- Instruction
Could you rename "rocky outcrop" to "stone ledge" in the listing, reproducing only the lines starting with the line with "Which is at" and going on through the line with "18.0 metres", with everything else left unchanged?
=======
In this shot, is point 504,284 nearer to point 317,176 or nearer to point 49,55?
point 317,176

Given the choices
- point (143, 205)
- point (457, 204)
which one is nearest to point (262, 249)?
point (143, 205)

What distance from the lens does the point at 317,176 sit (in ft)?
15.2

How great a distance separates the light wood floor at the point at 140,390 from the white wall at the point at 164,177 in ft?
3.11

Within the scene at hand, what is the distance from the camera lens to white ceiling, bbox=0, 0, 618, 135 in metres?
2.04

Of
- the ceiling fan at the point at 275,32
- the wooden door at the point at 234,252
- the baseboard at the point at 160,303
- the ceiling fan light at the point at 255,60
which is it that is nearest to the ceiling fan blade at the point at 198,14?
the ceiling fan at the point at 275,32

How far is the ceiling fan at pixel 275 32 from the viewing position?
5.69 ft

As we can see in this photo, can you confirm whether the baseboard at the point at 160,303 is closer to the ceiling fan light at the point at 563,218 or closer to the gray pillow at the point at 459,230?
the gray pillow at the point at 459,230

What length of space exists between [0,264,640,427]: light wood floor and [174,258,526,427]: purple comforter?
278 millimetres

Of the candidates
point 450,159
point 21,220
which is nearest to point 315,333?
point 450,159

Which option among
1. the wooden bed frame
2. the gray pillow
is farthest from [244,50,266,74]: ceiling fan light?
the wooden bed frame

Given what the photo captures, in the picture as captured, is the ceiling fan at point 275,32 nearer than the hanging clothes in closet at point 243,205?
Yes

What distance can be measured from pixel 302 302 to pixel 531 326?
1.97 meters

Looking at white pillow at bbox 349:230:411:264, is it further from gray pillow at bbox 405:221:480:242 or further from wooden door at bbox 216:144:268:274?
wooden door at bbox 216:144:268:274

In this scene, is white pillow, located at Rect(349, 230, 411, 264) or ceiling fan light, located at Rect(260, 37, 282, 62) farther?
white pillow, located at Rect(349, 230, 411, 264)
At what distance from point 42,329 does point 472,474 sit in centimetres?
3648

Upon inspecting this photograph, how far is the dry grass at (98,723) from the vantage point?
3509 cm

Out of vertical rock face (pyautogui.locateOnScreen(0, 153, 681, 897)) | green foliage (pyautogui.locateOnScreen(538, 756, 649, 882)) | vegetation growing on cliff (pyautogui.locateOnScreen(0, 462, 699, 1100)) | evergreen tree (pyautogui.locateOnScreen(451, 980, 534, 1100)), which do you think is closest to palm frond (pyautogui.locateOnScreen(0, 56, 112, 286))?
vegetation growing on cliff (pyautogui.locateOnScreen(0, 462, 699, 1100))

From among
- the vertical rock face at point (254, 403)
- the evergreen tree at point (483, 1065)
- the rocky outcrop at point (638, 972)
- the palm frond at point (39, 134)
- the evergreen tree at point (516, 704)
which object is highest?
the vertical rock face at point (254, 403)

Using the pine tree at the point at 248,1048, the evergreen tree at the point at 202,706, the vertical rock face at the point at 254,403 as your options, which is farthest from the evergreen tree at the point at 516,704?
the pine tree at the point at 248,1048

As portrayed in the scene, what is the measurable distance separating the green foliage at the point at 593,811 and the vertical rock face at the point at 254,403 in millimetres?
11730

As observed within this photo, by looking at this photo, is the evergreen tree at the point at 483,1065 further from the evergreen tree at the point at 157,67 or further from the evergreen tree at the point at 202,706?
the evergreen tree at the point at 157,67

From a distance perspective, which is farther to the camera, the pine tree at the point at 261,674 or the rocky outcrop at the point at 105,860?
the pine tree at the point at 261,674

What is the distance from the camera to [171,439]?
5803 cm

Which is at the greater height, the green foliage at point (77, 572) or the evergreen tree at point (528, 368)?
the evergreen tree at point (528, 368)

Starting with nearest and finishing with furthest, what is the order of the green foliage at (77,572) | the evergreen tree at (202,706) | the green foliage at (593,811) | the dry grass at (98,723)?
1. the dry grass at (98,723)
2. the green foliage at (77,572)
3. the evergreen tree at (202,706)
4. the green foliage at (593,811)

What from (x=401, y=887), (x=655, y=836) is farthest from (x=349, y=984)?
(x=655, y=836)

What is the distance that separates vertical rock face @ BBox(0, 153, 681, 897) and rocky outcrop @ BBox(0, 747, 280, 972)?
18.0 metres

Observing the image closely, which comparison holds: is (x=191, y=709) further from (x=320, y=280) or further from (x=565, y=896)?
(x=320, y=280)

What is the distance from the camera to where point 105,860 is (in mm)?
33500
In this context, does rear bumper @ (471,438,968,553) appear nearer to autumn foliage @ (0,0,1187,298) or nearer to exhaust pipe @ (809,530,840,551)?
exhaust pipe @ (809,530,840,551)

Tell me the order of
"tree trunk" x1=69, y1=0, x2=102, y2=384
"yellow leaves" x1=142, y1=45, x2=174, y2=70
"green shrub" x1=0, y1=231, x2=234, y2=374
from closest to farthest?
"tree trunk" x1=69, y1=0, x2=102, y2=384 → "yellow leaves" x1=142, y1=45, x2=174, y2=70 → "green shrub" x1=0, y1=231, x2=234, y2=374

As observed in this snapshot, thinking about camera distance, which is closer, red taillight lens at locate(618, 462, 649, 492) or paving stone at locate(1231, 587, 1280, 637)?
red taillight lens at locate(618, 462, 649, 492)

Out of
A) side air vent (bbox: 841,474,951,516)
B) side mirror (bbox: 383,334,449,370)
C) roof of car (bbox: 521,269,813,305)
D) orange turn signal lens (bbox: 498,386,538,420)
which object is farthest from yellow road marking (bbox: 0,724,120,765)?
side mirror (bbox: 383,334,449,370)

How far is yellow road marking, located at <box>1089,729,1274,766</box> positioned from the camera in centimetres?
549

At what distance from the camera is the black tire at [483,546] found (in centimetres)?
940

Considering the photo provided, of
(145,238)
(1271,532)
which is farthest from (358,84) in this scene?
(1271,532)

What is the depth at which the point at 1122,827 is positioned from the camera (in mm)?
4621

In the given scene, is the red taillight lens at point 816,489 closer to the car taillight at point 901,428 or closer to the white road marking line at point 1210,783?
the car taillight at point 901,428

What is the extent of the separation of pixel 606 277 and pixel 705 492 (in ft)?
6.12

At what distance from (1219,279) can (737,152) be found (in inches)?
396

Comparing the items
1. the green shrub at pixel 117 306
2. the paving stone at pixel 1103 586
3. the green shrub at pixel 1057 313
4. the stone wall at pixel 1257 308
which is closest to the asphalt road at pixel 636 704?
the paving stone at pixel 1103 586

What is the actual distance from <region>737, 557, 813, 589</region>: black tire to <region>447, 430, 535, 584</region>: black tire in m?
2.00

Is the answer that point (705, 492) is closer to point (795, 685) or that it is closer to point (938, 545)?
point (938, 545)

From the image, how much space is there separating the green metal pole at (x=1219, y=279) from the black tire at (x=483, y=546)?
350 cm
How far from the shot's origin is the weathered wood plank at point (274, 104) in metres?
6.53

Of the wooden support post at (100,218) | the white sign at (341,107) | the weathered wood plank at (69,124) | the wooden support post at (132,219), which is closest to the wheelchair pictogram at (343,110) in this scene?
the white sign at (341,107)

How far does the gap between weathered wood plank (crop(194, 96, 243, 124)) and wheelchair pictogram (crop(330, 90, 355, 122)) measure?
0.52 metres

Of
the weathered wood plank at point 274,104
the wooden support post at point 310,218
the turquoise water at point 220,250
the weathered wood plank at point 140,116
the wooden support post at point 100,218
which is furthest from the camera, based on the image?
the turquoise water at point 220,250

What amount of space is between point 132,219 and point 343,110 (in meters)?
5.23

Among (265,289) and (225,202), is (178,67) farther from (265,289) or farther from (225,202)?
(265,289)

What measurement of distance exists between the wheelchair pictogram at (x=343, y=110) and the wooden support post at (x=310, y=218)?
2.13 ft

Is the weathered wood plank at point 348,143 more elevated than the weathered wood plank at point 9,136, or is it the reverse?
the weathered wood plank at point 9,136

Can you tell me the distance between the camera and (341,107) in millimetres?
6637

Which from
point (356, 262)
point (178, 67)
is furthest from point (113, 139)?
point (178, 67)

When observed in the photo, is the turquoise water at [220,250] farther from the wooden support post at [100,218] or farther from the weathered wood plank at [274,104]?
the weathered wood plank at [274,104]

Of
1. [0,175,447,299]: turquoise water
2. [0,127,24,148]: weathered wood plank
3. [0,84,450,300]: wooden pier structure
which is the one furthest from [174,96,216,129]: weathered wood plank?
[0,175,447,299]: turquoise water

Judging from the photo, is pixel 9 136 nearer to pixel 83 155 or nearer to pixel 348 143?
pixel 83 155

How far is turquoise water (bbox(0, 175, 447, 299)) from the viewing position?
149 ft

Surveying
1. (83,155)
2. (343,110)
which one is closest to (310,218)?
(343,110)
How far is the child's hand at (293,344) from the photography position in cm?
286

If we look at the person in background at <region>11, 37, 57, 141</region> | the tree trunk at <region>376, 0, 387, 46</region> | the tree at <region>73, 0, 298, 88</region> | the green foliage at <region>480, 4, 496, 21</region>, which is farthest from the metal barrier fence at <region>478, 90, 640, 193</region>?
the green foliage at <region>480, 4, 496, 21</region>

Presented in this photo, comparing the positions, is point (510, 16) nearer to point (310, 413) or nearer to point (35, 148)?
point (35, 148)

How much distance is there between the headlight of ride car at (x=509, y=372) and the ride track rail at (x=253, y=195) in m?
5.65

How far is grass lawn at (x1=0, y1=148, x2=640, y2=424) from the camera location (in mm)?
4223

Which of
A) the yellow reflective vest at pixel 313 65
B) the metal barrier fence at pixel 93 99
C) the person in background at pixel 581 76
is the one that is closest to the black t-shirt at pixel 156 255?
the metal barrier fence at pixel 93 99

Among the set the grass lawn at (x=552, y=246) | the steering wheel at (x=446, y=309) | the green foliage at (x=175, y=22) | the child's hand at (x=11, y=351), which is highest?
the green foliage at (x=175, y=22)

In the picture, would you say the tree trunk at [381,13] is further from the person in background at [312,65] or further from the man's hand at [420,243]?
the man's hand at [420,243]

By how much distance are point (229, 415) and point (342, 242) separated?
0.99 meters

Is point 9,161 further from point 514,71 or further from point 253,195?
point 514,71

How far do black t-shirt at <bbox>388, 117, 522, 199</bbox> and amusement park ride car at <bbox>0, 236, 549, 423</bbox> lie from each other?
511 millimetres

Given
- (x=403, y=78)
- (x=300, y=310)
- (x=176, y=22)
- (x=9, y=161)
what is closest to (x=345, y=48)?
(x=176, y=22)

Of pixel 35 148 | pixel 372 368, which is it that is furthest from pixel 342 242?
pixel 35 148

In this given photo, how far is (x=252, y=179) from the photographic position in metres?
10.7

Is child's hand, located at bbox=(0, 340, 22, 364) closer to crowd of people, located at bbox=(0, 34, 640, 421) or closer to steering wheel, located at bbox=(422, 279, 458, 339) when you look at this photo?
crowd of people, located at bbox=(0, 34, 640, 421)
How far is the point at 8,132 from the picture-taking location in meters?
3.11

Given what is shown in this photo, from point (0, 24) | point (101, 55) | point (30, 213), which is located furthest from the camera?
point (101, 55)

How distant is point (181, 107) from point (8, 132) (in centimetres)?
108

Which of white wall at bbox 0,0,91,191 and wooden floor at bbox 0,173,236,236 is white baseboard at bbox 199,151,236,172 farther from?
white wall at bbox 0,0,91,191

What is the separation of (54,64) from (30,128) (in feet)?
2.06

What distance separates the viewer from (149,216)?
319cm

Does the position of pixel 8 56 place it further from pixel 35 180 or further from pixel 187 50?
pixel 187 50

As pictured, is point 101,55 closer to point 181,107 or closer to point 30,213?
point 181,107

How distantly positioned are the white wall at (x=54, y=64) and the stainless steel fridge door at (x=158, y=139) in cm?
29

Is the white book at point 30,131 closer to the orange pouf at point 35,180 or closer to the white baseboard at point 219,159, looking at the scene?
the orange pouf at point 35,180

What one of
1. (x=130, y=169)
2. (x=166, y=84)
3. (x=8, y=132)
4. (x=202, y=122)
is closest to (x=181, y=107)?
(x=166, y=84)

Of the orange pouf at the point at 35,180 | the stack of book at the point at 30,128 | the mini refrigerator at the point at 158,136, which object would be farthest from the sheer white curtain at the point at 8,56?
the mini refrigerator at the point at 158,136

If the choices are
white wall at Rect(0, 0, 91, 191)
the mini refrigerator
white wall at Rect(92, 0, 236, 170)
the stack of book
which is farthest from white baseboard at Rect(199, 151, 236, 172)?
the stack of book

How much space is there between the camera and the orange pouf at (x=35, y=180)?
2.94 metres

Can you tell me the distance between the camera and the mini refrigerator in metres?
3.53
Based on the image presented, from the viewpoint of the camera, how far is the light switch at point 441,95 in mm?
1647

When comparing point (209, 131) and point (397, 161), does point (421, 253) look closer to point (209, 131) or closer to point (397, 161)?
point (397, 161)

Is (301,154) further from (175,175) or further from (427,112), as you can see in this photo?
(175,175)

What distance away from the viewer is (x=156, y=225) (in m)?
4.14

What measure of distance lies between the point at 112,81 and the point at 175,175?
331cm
=======
- Solution
Which is at the greater height, the green foliage at point (77, 572) or the evergreen tree at point (528, 368)?
the evergreen tree at point (528, 368)

Starting with nearest and finishing with furthest, what is the order of the green foliage at (77,572) | the evergreen tree at (202,706) | the green foliage at (593,811) | the dry grass at (98,723)?
1. the dry grass at (98,723)
2. the green foliage at (77,572)
3. the evergreen tree at (202,706)
4. the green foliage at (593,811)

What from (x=401, y=887), (x=655, y=836) is farthest from (x=349, y=984)?
(x=655, y=836)

What is the distance that separates vertical rock face @ BBox(0, 153, 681, 897) and stone ledge @ BBox(0, 747, 280, 972)?
18.0 metres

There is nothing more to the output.